Hey all, haven't seen much about the Wonder Drive, so I wanted to post a link to a quick video and a little bit about the build.

I'm a beginner at this stuff, and still practicing and trying to get better. Wire lengths will need tidying up, but I'm still just happy to plug stuff in and have it actually turn on/work.

I'd say this is a good early drive pedal to build as it's not too difficult, there aren't too many components, and it sounds really great. I play a lot of low tuned heavy music, so having something to tighten up that low end and add some aggression to the palm mutes is very welcome (similar in vibe to a Horizon Devices Precision Drive).

From what I can tell, the circuit has been revised a bit over time, and this is the most current revision as of June 2020.

If you're looking for something with some gain, but a lot of tone shaping to tighten things up, the Wonder Drive is an excellent choice.

Quick video: 




Photo of the insides:


----------



## twebb6778 (Jun 23, 2020)

Sounds great and looks awesome, nice work!


----------



## Barry (Jun 23, 2020)

Good job


----------



## byrnej (Jun 24, 2020)

I really enjoy my Savage Drive and it's a staple on my board. I use it to tighten the slightly flabby dirt channel on my amp for tighter metal sounds. I have a V3 Savage and the Wonder Drive clone I built sounds almost identical. I think there is a bit of difference on the dirt channels. I can get the same sounds but I have to roll off the dirt channel more on the clone. Maybe I misread a value or something when building it. Anyways, it's a fantastic pedal. I'm waiting on some parts and then going to get a Precision Drive clone going... but I have too many ODs on my board already...


----------



## Danbieranowski (Jun 25, 2020)

I’m curious how different the circuit is between the Wonder Drive and the Savage Drive. I do recall another post saying that the Savage Drive didn’t have much gain and some suggestions for component swaps by the main PedalPCB account, so I wonder if that’s where the “more dirt” comes from.


----------



## HamishR (Jun 25, 2020)

I LOVE those graphics.

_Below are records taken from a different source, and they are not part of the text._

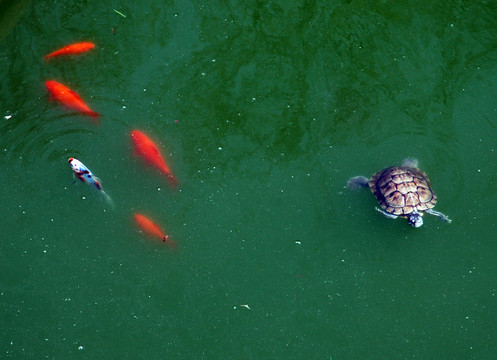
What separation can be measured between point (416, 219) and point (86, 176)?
269cm

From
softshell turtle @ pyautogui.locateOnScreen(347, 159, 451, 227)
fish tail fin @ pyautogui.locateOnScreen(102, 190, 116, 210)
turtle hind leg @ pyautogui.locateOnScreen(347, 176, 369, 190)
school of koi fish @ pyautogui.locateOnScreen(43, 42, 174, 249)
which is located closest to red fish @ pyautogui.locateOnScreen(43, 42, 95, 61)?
school of koi fish @ pyautogui.locateOnScreen(43, 42, 174, 249)

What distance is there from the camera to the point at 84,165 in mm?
4121

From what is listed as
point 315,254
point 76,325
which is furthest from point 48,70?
point 315,254

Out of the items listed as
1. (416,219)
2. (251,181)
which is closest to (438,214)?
(416,219)

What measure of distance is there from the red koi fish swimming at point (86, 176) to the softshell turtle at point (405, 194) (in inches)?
87.6

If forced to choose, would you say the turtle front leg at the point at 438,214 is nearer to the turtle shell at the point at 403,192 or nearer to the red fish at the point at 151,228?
the turtle shell at the point at 403,192

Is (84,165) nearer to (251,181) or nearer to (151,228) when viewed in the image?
(151,228)

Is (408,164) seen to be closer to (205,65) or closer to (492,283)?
(492,283)

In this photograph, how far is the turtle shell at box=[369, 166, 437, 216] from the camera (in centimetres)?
394

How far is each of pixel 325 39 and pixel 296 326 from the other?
2.75 m

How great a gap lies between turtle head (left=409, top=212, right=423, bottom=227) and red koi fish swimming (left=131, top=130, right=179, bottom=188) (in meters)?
1.96

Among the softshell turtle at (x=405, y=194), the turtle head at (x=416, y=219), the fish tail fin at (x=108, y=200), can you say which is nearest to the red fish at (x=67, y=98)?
the fish tail fin at (x=108, y=200)

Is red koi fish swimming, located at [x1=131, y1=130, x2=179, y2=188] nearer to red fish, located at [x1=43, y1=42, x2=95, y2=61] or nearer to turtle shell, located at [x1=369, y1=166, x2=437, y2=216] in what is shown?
red fish, located at [x1=43, y1=42, x2=95, y2=61]

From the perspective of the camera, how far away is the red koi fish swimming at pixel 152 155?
4.17 metres
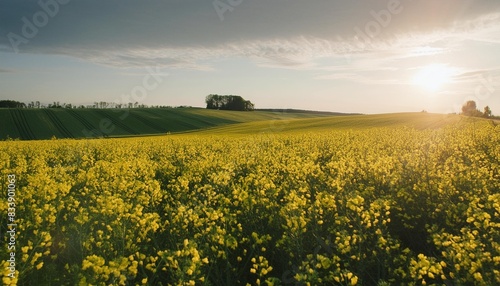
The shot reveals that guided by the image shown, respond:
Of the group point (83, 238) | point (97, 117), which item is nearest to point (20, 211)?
point (83, 238)

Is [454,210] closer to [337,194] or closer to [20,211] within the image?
[337,194]

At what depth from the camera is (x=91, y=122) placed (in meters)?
77.2

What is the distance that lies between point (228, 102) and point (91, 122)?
249 feet

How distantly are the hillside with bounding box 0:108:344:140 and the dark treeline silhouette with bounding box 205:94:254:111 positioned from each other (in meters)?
41.9

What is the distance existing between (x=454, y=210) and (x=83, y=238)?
591cm

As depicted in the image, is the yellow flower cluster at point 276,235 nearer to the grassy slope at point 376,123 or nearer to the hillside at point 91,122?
the grassy slope at point 376,123

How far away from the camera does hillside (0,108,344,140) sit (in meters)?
67.0

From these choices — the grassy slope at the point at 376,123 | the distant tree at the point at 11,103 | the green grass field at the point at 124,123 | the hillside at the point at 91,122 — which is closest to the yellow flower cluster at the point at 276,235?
the grassy slope at the point at 376,123

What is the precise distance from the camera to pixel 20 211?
660 cm

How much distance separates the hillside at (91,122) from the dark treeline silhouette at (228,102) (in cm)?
4185

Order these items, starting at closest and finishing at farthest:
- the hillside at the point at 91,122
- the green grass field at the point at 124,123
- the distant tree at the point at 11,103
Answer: the green grass field at the point at 124,123, the hillside at the point at 91,122, the distant tree at the point at 11,103

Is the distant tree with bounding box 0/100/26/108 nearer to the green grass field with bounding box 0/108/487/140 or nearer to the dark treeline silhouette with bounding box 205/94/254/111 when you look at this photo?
the green grass field with bounding box 0/108/487/140

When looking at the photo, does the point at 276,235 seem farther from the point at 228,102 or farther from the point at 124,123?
the point at 228,102

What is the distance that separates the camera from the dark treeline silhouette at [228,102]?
144 meters
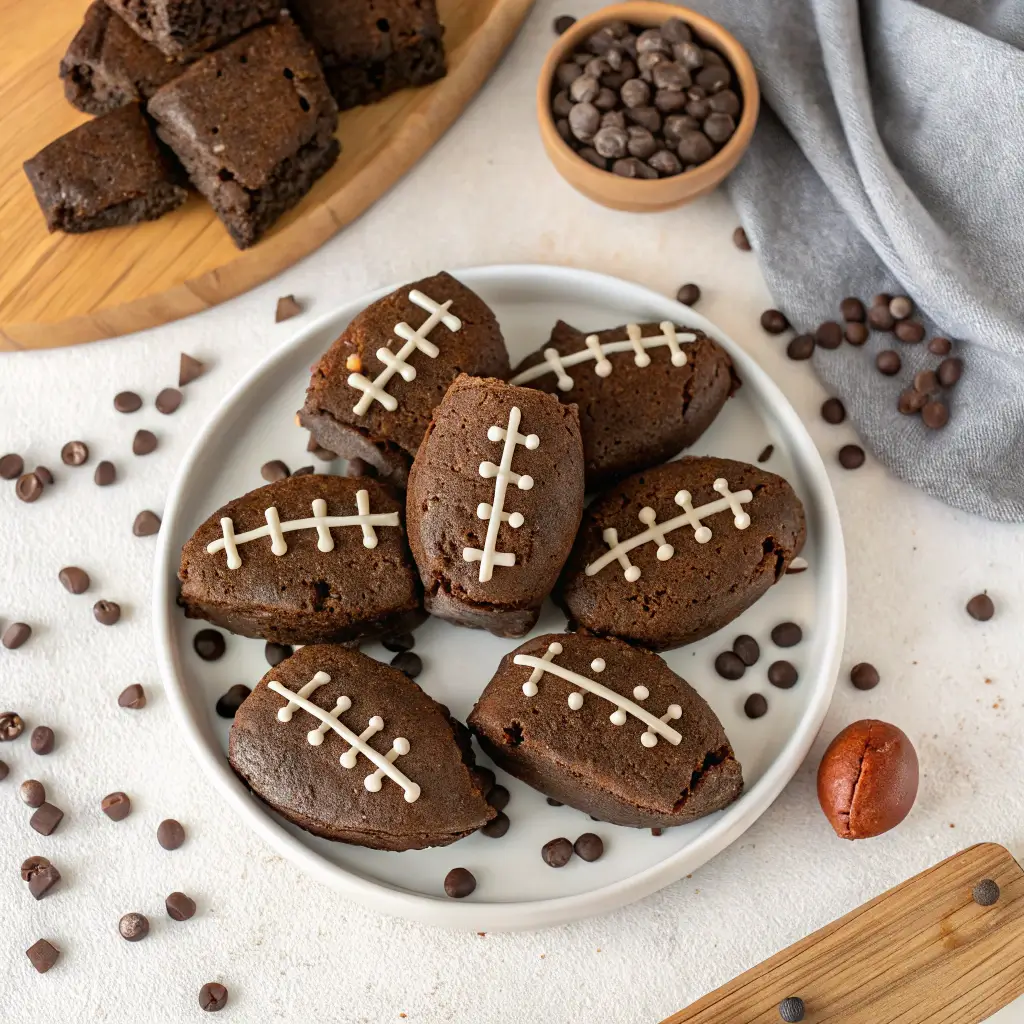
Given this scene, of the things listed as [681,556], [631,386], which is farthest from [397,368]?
[681,556]

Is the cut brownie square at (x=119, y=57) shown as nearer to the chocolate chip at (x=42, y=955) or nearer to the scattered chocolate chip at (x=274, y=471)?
the scattered chocolate chip at (x=274, y=471)

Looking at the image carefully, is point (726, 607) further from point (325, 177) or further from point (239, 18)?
point (239, 18)

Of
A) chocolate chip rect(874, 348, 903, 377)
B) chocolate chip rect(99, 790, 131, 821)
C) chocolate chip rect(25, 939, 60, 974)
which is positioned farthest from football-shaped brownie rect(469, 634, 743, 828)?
chocolate chip rect(25, 939, 60, 974)

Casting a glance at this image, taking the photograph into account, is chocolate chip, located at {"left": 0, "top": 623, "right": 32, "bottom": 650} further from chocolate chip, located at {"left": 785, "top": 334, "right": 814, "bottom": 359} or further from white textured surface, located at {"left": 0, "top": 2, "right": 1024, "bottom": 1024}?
chocolate chip, located at {"left": 785, "top": 334, "right": 814, "bottom": 359}

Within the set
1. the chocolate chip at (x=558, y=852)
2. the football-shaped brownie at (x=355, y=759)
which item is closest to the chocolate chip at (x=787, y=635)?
the chocolate chip at (x=558, y=852)

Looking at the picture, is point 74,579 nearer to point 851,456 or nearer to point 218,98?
point 218,98

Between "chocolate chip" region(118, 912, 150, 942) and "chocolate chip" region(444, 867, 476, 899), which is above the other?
"chocolate chip" region(118, 912, 150, 942)
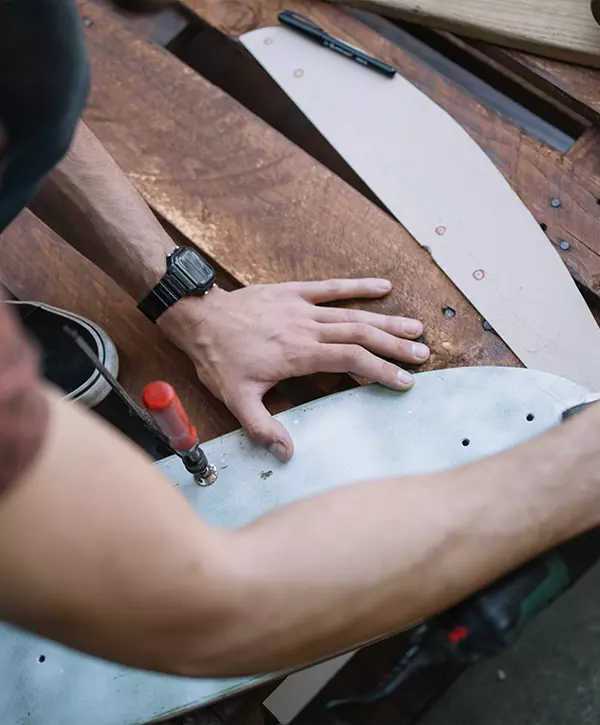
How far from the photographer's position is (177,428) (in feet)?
2.09

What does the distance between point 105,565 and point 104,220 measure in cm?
53

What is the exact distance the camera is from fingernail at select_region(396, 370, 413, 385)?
2.46 feet

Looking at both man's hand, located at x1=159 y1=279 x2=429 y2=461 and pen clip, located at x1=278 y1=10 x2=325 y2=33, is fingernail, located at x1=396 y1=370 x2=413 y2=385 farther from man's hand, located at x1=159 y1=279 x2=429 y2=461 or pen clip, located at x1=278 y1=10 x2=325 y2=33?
pen clip, located at x1=278 y1=10 x2=325 y2=33

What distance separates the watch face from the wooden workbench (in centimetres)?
4

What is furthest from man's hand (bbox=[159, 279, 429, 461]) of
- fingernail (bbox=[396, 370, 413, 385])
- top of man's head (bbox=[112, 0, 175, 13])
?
top of man's head (bbox=[112, 0, 175, 13])

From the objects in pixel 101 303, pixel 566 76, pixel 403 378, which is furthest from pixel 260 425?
pixel 566 76

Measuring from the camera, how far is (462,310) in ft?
2.64

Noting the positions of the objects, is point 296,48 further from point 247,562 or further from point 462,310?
point 247,562

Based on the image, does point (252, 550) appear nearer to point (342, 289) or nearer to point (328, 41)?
point (342, 289)

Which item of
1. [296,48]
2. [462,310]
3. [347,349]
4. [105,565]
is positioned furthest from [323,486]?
[296,48]

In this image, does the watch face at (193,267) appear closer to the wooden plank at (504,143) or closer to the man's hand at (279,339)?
the man's hand at (279,339)

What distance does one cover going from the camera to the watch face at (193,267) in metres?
0.80

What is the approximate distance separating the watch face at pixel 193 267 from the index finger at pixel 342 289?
98mm

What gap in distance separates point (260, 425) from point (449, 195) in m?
0.36
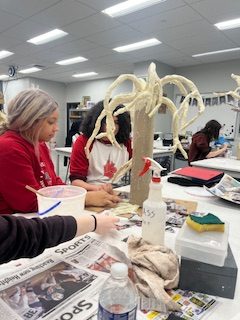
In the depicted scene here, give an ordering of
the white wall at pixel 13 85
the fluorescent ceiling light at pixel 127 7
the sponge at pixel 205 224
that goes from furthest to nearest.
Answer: the white wall at pixel 13 85 → the fluorescent ceiling light at pixel 127 7 → the sponge at pixel 205 224

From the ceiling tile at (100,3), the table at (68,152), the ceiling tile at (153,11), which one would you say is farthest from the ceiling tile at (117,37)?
the table at (68,152)

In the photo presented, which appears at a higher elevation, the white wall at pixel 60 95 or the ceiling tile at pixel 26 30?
the ceiling tile at pixel 26 30

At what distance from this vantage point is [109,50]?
527cm

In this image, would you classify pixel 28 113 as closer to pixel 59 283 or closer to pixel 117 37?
pixel 59 283

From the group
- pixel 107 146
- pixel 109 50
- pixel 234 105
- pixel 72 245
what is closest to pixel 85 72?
pixel 109 50

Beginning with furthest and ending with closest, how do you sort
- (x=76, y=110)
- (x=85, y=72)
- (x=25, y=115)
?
(x=76, y=110) → (x=85, y=72) → (x=25, y=115)

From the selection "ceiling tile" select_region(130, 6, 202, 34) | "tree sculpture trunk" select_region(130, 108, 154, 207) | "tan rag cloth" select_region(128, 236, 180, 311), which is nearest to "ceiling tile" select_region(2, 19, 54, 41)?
"ceiling tile" select_region(130, 6, 202, 34)

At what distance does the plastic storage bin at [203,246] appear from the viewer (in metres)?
0.57

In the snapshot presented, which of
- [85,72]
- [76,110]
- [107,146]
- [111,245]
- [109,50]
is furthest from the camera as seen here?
[76,110]

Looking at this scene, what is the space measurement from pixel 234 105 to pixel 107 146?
1.49 metres

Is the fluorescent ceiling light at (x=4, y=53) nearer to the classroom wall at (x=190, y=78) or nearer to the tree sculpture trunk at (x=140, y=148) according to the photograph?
the classroom wall at (x=190, y=78)

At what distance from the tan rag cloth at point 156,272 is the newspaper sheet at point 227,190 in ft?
2.24

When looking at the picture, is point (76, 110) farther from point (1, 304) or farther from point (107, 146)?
point (1, 304)

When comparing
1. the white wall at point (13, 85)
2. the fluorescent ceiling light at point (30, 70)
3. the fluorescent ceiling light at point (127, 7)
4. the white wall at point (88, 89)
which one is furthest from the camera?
the white wall at point (13, 85)
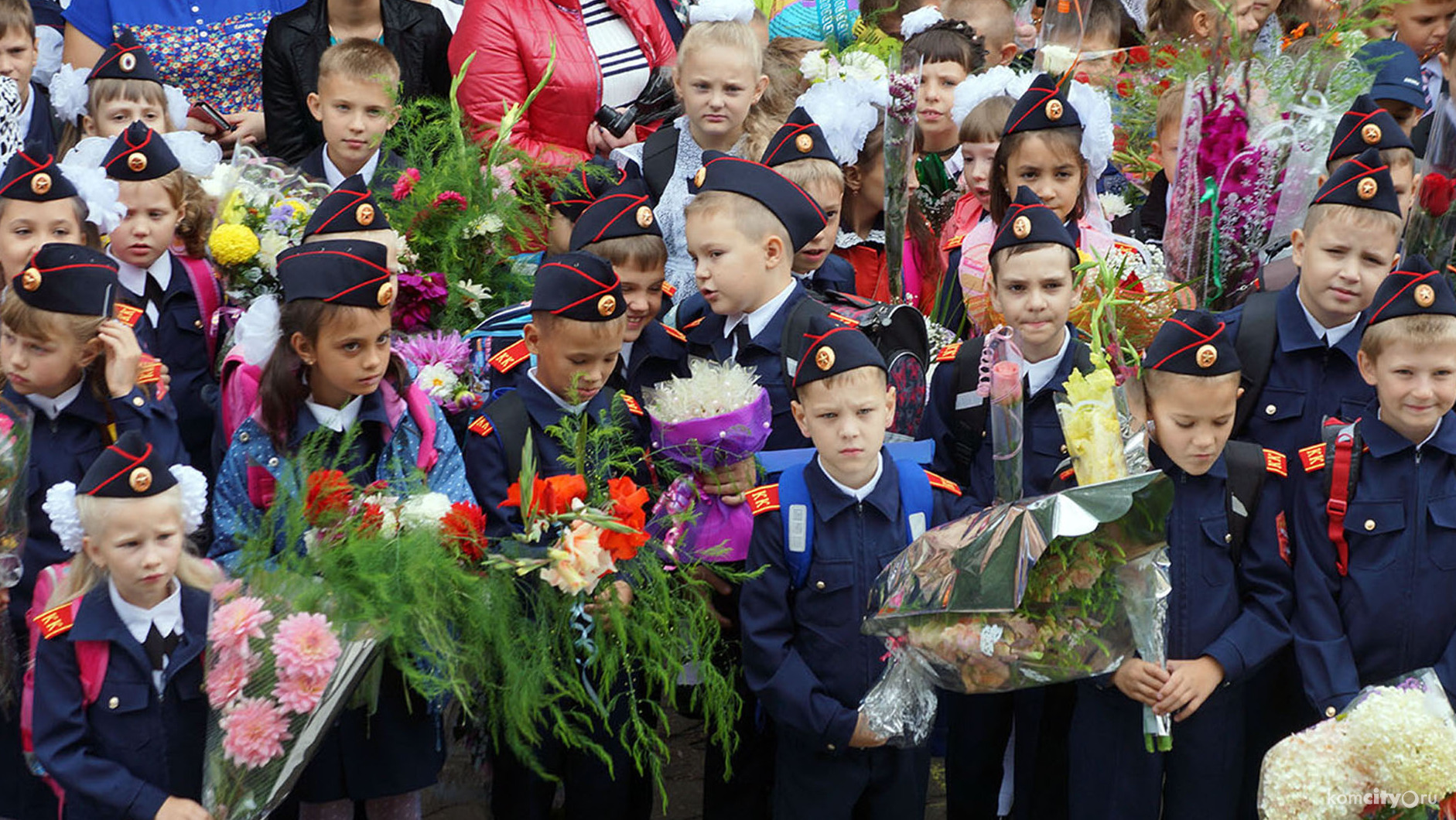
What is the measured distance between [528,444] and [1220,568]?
2.09m

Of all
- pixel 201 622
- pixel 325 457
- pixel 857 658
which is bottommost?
pixel 857 658

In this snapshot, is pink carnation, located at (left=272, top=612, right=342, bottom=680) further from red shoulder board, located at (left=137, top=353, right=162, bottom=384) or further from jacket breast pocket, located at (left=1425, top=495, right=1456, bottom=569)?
jacket breast pocket, located at (left=1425, top=495, right=1456, bottom=569)

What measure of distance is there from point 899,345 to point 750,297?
0.53 m

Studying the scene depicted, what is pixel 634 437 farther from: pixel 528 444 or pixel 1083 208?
pixel 1083 208

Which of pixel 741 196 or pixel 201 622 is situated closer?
pixel 201 622

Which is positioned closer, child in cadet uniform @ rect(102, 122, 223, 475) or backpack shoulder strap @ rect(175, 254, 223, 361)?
child in cadet uniform @ rect(102, 122, 223, 475)

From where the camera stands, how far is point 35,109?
6523 mm

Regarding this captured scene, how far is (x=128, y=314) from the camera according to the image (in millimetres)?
5062

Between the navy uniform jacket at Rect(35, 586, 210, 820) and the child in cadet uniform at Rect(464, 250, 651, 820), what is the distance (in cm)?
94

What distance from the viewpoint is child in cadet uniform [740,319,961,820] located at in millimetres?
4359

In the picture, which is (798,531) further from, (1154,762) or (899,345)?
(1154,762)

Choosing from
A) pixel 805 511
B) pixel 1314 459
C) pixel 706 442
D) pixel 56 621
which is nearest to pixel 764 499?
pixel 805 511

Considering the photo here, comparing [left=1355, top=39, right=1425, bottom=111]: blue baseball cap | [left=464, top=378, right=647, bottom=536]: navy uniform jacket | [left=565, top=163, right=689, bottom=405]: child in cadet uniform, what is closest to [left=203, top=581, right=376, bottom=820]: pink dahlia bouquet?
[left=464, top=378, right=647, bottom=536]: navy uniform jacket

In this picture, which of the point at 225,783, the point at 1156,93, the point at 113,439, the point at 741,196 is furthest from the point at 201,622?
the point at 1156,93
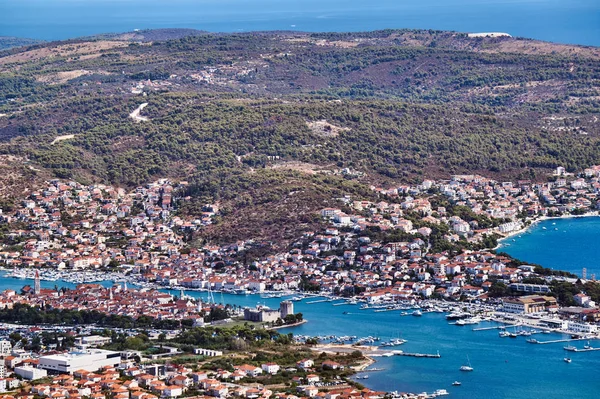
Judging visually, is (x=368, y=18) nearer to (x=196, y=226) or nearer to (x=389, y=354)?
(x=196, y=226)

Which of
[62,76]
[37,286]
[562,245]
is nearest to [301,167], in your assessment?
[562,245]

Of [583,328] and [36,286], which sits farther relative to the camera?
[36,286]

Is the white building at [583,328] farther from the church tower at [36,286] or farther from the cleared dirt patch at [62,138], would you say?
the cleared dirt patch at [62,138]

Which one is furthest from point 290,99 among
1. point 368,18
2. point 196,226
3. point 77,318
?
point 368,18

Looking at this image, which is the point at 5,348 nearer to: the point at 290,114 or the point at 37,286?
the point at 37,286

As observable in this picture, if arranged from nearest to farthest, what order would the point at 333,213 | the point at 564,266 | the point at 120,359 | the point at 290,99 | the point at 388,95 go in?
the point at 120,359 → the point at 564,266 → the point at 333,213 → the point at 290,99 → the point at 388,95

That's my kinda pedal!


----------



## byrnej (Jun 25, 2020)

It's almost like an low gain and EQ boost if that makes sense (or I'm talking out of ass). It does add some gain but unless I dime everything it will keep the clean channel of my amp right around the edge of breakup, unlike the other overdrive on my board. Paired with my amp it's best boosting and tightening both of the dirt channels--just gives it that extra aggression it needs--but I also like it on the clean channel using my neck pickup mixed with effects like delay or a phaser.


----------



## Danbieranowski (Jun 25, 2020)

byrnej said:


> It's almost like an low gain and EQ boost if that makes sense (or I'm talking out of ass). It does add some gain but unless I dime everything it will keep the clean channel of my amp right around the edge of breakup, unlike the other overdrive on my board. Paired with my amp it's best boosting and tightening both of the dirt channels--just gives it that extra aggression it needs--but I also like it on the clean channel using my neck pickup mixed with effects like delay or a phaser.


That’s how I use it as well. There’s not a lot of gain on top, but a ton of sculpting capabilities for tightening up palm mutes, which is perfect for me as my bands tune between B and G#.


----------



## Danbieranowski (Jun 25, 2020)

HamishR said:


> I LOVE those graphics. That's my kinda pedal!


Thanks! Just bought an alphabet rubber stamp set and black StazOn ink pad. Easy and to the point, and looks better than label maker labels.


----------



## HamishR (Jul 2, 2020)

It sure does!


----------